I designed the end-to-end flows for all three roles: requester, propulsion engineer, and admin, plus the modular design system underneath.

  • The requester knows the mission, not the hardware. The interface had to accept mission language and translate it.
  • The engineer needs constraints enforced, not suggested. A polite warning is not enough when physics is the reviewer.
  • The admin needs teams, permissions, and progress at a glance, without ever touching a spec.
  • The catalog kept growing. Drones first, but the same system had to hold boats, quadrupeds, and submarines without a redesign.
  • Engineering data was the truth source. Every compatibility verdict on screen had to trace back to a real parts database, so the UI could never promise what the workshop could not build.

03 · Discovery

I followed one request from email to airframe.

Before designing anything, I traced how a single vehicle request actually moved through the factory. It was sobering.

  • The request arrived as prose. A paragraph of mission intent that an engineer had to decode into components.
  • The parts list lived in a spreadsheet that forked every time someone saved a copy. Nobody could say which version was current.
  • Compatibility checks happened in heads. Whether an ESC matched a motor depended on who was in the room that day.
  • Weight failures surfaced at assembly, after parts were ordered. The most expensive place to discover a 200 gram problem.

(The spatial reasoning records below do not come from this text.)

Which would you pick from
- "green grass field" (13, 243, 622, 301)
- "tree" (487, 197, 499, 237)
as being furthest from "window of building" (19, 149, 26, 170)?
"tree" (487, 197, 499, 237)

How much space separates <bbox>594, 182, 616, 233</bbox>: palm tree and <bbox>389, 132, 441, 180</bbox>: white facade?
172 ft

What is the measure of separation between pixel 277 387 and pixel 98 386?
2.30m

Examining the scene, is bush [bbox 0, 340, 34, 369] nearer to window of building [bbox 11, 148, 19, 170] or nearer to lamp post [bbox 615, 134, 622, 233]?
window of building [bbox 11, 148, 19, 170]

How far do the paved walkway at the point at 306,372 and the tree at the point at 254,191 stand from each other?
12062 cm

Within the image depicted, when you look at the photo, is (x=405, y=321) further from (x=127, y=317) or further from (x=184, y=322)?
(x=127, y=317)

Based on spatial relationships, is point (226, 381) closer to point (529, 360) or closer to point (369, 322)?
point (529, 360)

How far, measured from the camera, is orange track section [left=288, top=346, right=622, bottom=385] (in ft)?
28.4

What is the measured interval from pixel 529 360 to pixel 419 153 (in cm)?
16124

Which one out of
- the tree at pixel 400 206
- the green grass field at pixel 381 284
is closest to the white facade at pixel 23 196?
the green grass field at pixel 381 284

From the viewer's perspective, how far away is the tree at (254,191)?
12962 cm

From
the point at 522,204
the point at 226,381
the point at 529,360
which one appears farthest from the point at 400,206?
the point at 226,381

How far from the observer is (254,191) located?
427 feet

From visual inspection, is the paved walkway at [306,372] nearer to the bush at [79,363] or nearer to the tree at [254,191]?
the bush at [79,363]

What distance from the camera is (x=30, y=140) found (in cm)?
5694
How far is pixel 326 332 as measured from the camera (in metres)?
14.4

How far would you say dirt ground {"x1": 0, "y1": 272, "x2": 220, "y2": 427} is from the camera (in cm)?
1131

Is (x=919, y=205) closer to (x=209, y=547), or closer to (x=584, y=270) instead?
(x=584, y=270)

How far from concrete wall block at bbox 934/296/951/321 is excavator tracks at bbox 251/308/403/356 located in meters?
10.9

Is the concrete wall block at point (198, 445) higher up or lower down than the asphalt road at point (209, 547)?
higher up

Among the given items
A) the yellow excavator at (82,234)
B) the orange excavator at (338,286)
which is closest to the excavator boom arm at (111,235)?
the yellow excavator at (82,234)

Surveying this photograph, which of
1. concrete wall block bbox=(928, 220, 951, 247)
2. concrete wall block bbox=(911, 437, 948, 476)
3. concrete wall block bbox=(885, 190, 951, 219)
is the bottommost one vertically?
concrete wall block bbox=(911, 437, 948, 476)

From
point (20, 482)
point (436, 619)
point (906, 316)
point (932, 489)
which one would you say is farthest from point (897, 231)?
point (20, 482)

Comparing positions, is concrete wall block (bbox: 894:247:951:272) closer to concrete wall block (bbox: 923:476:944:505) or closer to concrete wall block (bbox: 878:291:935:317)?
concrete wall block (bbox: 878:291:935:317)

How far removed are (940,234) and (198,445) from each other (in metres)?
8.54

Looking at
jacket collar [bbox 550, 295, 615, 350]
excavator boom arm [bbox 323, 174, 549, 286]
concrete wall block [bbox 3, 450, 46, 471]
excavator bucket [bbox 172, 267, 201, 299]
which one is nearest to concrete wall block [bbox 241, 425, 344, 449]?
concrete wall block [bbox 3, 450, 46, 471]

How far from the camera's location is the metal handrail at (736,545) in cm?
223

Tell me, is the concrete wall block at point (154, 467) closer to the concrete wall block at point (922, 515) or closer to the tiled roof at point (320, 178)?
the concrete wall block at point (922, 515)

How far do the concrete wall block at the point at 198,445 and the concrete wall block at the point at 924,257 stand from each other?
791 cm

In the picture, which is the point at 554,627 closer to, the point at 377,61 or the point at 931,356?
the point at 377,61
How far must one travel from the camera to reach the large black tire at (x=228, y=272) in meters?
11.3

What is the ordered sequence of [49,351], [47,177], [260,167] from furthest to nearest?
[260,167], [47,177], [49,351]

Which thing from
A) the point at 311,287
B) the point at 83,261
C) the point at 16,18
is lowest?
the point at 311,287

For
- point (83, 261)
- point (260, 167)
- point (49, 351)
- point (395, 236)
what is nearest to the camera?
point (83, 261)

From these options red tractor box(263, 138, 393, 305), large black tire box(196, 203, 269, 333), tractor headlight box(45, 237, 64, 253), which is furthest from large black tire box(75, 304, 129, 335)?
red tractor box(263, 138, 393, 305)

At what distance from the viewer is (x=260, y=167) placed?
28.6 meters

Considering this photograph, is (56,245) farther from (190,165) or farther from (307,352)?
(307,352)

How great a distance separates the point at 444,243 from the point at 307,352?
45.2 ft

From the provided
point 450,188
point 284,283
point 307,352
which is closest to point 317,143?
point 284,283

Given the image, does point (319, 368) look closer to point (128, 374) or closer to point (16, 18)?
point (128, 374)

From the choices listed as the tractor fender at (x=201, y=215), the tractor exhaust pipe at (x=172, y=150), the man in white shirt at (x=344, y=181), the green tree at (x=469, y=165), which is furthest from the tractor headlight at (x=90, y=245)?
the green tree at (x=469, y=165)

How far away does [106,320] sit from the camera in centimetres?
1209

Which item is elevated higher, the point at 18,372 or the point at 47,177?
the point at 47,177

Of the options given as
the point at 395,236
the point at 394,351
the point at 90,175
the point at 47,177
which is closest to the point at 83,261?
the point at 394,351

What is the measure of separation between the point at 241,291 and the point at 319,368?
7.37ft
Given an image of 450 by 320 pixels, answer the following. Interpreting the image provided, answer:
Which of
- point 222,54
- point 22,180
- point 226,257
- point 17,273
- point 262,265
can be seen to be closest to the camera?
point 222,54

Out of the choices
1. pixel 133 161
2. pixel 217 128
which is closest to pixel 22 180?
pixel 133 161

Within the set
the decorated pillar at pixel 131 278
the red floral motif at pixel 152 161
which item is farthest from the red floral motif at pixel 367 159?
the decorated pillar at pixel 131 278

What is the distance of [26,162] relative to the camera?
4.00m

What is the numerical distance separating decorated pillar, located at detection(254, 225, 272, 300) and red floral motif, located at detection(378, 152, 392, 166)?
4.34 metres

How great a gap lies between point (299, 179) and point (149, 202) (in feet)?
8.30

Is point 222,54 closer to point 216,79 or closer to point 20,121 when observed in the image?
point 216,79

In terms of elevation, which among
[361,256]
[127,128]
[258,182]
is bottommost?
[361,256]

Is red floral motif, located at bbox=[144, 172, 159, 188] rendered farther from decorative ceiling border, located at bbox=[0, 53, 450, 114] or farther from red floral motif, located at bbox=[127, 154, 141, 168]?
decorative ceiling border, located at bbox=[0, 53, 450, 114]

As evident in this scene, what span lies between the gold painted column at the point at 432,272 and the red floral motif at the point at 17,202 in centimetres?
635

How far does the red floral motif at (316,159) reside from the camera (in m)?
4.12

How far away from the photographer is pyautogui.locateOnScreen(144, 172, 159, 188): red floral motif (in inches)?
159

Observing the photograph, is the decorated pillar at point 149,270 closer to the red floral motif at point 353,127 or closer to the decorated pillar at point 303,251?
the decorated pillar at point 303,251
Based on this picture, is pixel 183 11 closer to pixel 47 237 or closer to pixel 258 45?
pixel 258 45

The design brief wrote itself: move every one of those failure points from the workshop into the interface, where fixing them costs a click instead of a part.

04 · Architecture & flows

From mission to machine, one ladder at a time.

The core idea: turn "build me a drone" into a sequence of small, checkable decisions, and never let an incompatible one through.

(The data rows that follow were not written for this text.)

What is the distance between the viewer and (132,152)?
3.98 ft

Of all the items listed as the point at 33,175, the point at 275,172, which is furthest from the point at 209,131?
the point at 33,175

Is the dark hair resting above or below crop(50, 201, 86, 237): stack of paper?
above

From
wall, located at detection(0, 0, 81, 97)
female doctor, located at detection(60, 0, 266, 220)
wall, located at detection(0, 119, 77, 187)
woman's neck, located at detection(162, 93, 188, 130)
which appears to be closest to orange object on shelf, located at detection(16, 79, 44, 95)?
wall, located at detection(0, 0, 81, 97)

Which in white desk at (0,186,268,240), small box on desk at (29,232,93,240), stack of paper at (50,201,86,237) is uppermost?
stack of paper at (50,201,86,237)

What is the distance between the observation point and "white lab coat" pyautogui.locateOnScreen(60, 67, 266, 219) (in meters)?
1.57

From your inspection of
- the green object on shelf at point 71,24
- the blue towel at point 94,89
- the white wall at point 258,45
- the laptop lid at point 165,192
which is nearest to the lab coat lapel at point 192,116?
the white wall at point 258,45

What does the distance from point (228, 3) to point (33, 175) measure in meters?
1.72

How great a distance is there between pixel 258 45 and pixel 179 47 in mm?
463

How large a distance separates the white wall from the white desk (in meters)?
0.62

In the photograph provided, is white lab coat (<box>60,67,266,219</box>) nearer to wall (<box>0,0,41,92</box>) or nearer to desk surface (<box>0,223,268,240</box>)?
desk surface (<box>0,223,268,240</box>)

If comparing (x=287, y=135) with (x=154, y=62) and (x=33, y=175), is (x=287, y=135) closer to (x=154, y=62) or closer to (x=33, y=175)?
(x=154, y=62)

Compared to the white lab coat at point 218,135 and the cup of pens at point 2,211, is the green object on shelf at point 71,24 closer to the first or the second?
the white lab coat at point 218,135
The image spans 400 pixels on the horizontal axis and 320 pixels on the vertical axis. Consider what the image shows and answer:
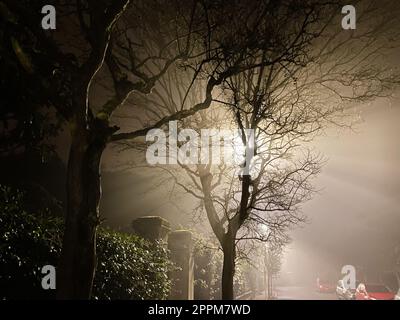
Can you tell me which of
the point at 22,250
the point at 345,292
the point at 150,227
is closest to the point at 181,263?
the point at 150,227

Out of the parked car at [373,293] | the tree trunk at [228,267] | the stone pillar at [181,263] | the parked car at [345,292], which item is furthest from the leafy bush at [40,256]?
the parked car at [345,292]

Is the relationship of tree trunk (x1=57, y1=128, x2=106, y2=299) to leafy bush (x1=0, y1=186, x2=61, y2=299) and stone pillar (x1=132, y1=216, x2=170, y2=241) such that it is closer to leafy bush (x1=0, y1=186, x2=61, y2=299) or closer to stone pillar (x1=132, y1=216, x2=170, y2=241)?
leafy bush (x1=0, y1=186, x2=61, y2=299)

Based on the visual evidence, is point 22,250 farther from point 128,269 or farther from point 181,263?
point 181,263

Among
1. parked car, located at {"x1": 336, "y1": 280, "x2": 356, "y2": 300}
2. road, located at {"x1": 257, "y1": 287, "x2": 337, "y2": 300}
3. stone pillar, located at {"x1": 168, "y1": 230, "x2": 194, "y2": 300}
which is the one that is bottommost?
road, located at {"x1": 257, "y1": 287, "x2": 337, "y2": 300}

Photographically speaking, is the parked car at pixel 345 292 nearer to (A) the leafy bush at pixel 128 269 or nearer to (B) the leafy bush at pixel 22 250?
(A) the leafy bush at pixel 128 269

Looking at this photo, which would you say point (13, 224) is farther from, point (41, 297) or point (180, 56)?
point (180, 56)

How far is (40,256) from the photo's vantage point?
5949 mm

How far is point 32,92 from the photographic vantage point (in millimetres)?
6805

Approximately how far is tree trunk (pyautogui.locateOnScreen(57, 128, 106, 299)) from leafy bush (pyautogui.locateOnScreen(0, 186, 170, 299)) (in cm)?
74

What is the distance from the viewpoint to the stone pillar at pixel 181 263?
42.6 ft

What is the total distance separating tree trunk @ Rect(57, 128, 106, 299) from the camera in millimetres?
5230

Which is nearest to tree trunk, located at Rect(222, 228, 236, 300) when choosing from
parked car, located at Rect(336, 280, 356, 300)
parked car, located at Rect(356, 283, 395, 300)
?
parked car, located at Rect(356, 283, 395, 300)

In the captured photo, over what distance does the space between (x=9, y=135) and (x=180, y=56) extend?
13.4 ft

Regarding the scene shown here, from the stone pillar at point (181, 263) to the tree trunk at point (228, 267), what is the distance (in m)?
2.37
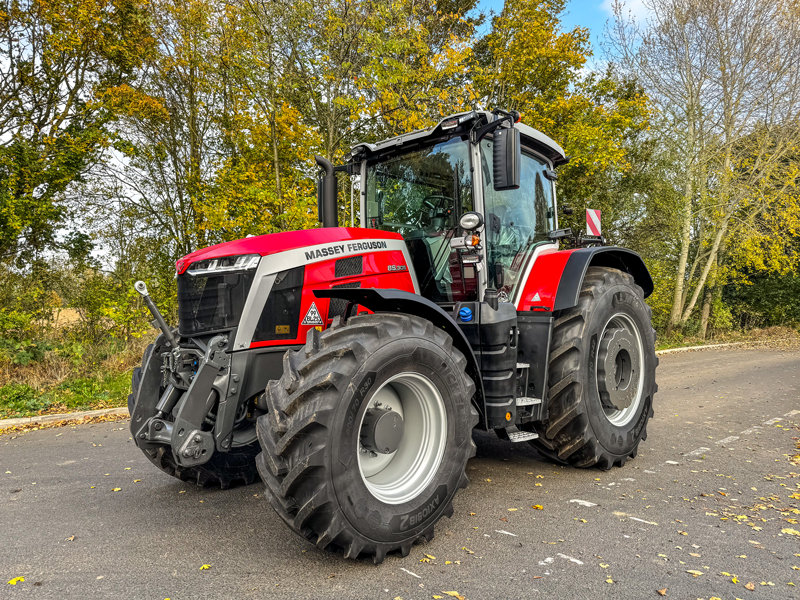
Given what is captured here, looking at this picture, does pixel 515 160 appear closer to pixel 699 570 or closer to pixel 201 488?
pixel 699 570

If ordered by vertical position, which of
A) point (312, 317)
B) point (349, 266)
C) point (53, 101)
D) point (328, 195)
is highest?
point (53, 101)

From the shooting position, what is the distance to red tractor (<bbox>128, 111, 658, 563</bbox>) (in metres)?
2.64

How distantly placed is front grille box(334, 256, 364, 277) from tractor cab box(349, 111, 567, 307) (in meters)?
0.66

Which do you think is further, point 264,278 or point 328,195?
point 328,195

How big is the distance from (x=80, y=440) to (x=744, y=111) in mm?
20333

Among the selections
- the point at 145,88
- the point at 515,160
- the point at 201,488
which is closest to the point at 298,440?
the point at 201,488

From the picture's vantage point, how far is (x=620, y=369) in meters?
4.66

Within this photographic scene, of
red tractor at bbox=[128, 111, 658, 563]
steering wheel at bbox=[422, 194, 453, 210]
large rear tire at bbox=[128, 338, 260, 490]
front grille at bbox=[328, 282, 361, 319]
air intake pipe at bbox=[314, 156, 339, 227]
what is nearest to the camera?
red tractor at bbox=[128, 111, 658, 563]

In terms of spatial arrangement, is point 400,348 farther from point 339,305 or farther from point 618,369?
point 618,369

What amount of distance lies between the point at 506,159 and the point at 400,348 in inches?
59.3

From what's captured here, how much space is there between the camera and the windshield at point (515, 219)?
13.4ft

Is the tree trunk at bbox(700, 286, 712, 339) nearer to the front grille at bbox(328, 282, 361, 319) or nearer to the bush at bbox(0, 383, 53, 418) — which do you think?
the front grille at bbox(328, 282, 361, 319)

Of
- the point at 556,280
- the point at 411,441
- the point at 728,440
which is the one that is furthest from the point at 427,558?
the point at 728,440

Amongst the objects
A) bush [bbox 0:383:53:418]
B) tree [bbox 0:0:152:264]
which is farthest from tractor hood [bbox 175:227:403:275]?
tree [bbox 0:0:152:264]
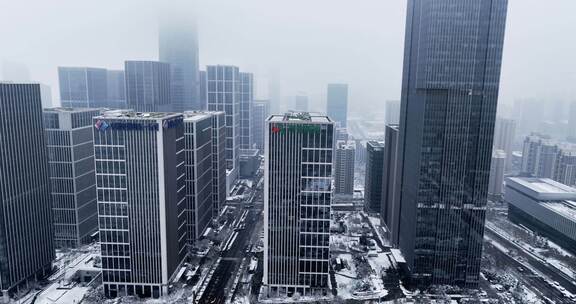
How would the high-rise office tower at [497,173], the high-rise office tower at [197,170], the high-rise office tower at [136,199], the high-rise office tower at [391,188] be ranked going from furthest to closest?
1. the high-rise office tower at [497,173]
2. the high-rise office tower at [391,188]
3. the high-rise office tower at [197,170]
4. the high-rise office tower at [136,199]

05 · Key decisions & tradeoffs

Constraints as a feature, not a fence.

Three calls shaped the product. Each one had a real alternative that lost for a reason.

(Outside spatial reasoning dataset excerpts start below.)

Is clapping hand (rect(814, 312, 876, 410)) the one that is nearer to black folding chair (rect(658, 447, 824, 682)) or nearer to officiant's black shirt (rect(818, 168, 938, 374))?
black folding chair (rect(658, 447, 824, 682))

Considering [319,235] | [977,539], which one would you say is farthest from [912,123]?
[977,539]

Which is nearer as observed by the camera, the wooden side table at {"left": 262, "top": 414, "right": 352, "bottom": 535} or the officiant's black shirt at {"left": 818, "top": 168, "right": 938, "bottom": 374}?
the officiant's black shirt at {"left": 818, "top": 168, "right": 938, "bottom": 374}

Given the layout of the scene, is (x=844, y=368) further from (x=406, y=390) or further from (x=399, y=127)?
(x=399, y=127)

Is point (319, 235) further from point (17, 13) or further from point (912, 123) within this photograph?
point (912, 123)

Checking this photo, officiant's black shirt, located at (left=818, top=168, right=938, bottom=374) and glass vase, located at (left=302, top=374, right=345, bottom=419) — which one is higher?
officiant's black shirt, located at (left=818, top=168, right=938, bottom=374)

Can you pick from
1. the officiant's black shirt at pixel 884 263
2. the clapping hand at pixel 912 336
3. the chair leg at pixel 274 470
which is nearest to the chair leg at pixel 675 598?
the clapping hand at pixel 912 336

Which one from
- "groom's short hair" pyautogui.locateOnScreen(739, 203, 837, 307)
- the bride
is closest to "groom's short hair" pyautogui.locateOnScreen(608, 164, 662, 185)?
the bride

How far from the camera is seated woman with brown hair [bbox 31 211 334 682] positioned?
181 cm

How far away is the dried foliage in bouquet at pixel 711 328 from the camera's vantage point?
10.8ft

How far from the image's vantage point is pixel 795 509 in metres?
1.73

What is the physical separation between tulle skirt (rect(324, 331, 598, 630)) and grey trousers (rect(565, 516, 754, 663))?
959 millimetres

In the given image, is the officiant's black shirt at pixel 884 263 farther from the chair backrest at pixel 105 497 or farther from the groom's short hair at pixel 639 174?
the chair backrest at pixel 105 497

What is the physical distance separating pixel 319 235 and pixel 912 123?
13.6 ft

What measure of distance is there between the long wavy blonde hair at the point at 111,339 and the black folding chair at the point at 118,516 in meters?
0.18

  • Verdicts on part cards, not error modals. The alternative was validating the build at the end. Rejected: late errors are exactly the spreadsheet problem we were replacing.
  • Incompatible parts go quiet, not red. We considered showing everything with error states. Filtering incompatible parts out of view keeps the engineer choosing among winners instead of dodging losers. The tradeoff: an engineer might wonder where a part went, so a filter note says how many were hidden and why.
  • The weight budget travels with the ladder. A summary page at the end would have been simpler to build. Instead the A.U.W table follows every step, because a budget you see only at checkout is a bill, not a budget.
  • Requesters never see part numbers. The questionnaire mirrors their choices back in mission language on the Confirm Specifications rail. The tradeoff is a translation layer we had to maintain, and it was worth it: requesters stopped needing an engineer to fill in a form.

06 · What shipped & what it proves

One system, three experts, zero translation meetings.

Design Factory shipped as Brane's internal requirements-to-build tool. Outcomes stayed inside the factory walls, so I will not dress them in numbers. What the work itself demonstrates:

  • I can design for expertise I do not have. Propulsion engineers accepted verdicts from a screen because the system respected how they actually judge parts.
  • I can make one design system serve opposite temperaments: a guided, friendly questionnaire and a dense, uncompromising build ladder, without either feeling borrowed.
  • I design for the failure case first. The A.U.W banner exists because the most expensive moment in the old process was the one nobody had designed.

07 · What I would do differently

Prototype the weight math first.

The A.U.W reconciliation table became the heart of the product, but it arrived in the second design pass, after engineers kept sketching weight budgets on paper next to the screen. The artifact users improvise is the feature they needed first; I now look for it in week one.